# Instructions to follow
Continue the article on coping with infertility during the holidays from its last sentence.

== Source extract

Coping with Infertility During the Holidays

We talk about babies and motherhood here a lot, but the holiday season can be difficult for couples dealing with infertility. Our friends at ART Fertility have written a great post we’d like to share about getting through the holidays with infertility:

Holidays can be stressful, but for the person experiencing infertility, holidays can be the most difficult time of the year. You certainly can’t make the pain of infertility disappear miraculously. But by planning in advance and acknowledging that the holidays may be uncomfortable, you can prepare yourself and improve your chances of having a pleasant holiday season.

Here are some suggestions from RESOLVE:

Attending holiday parties – Be selective about accepting invitations to celebrations, especially the ones at which you know there will be a lot of children or pregnant women. Don’t feel guilty about not participating in all the traditional family events. At this time, you need to concentrate on helping each other get through the holidays.

Visiting friends and family – Plan to spend time with other couples of friends who don’t have children if family festivities are too much to bear this year. If you find it painful to be around children, consider arriving just in time for the holiday dinner rather than the night before. Don’t rely completely on old family traditions to fulfill your present needs.

====
== Data extracts

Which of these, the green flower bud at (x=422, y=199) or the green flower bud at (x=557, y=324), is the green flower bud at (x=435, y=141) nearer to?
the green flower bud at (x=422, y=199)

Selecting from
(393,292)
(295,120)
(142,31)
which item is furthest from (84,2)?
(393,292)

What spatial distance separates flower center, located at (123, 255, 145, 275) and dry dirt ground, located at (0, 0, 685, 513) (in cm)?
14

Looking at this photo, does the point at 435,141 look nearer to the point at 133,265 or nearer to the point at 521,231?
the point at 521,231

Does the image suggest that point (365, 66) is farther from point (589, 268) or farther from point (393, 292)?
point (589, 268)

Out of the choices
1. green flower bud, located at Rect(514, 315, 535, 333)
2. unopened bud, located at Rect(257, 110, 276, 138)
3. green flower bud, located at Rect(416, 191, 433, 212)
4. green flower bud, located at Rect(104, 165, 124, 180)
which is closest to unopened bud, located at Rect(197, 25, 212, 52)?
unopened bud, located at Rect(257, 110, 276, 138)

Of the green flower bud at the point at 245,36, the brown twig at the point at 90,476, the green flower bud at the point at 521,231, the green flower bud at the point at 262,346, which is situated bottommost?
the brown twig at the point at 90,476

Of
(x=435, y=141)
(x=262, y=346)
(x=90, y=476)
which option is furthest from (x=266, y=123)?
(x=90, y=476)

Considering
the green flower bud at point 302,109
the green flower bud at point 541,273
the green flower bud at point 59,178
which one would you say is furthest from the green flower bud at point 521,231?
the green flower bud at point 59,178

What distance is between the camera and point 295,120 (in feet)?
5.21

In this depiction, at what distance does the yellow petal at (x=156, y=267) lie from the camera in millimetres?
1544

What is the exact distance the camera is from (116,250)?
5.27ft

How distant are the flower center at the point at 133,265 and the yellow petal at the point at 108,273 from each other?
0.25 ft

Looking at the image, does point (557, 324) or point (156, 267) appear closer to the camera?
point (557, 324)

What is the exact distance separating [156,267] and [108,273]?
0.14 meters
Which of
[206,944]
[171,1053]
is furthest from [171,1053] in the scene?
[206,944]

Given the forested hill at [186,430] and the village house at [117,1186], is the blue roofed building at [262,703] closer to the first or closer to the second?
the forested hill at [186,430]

====

# Answer box
Celebrations – Spend time doing things you like best: preparing a delicious meal, taking long walks, jogging or curling up with a good book by the fire. Plan a special trip for just the two of you. You may have to put up with comments like, “How can you be so selfish?” or “The holiday won’t be the same without you,” but those remarks may be easier to handle than a table packed with children. Begin your own family traditions to celebrate, allowing you to rejoice in your love for each other, with or without children.

Sharing your feelings – Decide in advance how you will handle difficult and insensitive questions, rehearsing your answers in advance. Express your appreciation to those who have given you their love and support during the past year. Don’t be caught off guard by unexpected or embarrassing questions about your plans for having a family. Plan your responses, but don’t feel that you have to disclose all the details of your situation either.

Lending a helping hand – Try to help others in need. Visit an elderly or bed ridden relative, volunteer at a hospital or nursing home or participate in a holiday program to help the homeless. Cheering up other victims of the holiday blues has a rejuvenating effect. Don’t close yourself off to positive feelings and new experiences. You may find that you have a special ability to make others feel good, even though you’re not feeling upbeat yourself.

Stay tuned in to each other’s needs – Set aside time to share your feelings with each other. Allow yourself to feel sad, deprived or depressed. Infertility is a major crisis, and you are entitled to those feelings. Your spouse may be able to help you through the rough times. Give yourself, and each other, frequent pats on the back for making it through the holidays. Remember to capture the “spirit” in each holiday which makes in special. Participate in only the activities that bring meaning to you at this time. Don’t get caught up in a whirlwind of the holidays and forget about each other. You need each other’s comfort more than ever. You are not alone!